A key circuit-design goal is to make electrical power appear where you want, in the form you need, and at the rate you desire. You may want three lamps lighting your bedroom as brightly as possible, or two electrical heaters warming your basement without starting a fire. Should you connect them in series or parallel? To answer this, we need to understand power in series and parallel circuits.

Resistors in series

In a series circuit, which element draws the most power? In the example at right, resistor B has twice the resistance of resistor A and both are connected to a 6 V battery. For each resistor, the power is P = IV. The voltage drop across each element may vary, so we eliminate V by using Ohm’s law. Substituting IR for V in the power equation results in P = I^{ 2}R. Since the current across each resistor is the same in a series circuit, the power is therefore proportional to the resistance—so the highest resistance element consumes the most power, 1.6 W versus 0.8 W! To understand this property, think of a stream of traffic approaching a narrow bridge. The traffic loses the most energy where it has to fight hardest to get through!

Resistors in parallel

Things change dramatically if we wire the resistors in parallel. Now each is exposed to the full voltage provided by the battery. This means that the voltage drop V is the same for each resistor, while current I may differ from one to the next. We eliminate I from P = IV by inserting I = V/R. This yields P = V^{ 2}/R. In a parallel circuit, the power consumed by a resistor is inversely proportional to the resistance, so the smaller resistance (resistor A) operates at twice the power of the other! Furthermore, even resistor B has a greater power output than it did in series! Now the power dissipated by the 5 Ω resistor increases to 7.2 W and the power dissipated by the 10 Ω resistor is 3.6 W, for a total of 10.8 W (compared to only 2.4 W for the series circuit).

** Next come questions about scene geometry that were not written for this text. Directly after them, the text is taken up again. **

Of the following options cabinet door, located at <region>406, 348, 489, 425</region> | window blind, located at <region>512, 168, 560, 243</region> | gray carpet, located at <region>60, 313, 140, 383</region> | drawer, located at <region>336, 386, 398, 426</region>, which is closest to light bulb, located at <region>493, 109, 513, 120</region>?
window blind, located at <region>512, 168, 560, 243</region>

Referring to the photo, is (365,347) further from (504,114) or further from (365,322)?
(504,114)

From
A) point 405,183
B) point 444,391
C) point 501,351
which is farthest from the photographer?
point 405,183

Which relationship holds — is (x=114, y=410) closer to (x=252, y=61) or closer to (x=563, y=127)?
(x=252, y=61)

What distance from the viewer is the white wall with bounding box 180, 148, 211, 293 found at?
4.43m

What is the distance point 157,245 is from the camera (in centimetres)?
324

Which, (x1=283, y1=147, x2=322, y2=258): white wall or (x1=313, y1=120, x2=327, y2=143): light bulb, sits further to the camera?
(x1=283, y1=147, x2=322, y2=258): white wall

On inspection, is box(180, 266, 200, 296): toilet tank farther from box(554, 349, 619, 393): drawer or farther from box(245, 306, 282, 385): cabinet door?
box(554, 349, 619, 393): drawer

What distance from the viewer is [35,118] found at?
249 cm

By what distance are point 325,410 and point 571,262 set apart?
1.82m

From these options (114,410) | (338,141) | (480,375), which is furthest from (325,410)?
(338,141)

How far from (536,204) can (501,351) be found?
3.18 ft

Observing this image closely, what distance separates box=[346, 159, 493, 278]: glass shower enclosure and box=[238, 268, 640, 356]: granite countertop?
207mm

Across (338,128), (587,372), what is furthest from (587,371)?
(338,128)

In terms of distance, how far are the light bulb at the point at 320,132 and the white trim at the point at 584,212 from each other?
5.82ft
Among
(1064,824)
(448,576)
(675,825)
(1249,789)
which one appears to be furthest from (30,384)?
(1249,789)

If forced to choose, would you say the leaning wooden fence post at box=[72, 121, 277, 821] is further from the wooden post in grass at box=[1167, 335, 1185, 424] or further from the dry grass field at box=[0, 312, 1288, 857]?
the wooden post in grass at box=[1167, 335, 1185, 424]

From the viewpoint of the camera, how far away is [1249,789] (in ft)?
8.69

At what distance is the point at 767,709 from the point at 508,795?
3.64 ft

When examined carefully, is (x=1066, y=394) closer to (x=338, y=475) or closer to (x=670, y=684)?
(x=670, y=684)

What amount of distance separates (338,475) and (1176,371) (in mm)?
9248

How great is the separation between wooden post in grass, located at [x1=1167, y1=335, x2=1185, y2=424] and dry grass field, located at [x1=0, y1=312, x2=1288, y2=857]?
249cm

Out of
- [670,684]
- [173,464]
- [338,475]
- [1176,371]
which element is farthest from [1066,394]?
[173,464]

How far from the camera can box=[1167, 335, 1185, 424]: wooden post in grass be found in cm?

Higher power in parallel circuits

The same resistors will always produce more power when connected in parallel than when connected in series. The effect is similar to that of opening another bridge across a river that many drivers are eager to cross—many more vehicles can cross the river each minute.

Practical applications

Series circuits have several advantages. For example, putting a fuse or circuit breaker in series with an electrical heater ensures that the heater will be cut off if it draws an unsafe amount of current. In contrast, the heater and your computer should be in parallel, so that if one is turned off the other can stay on.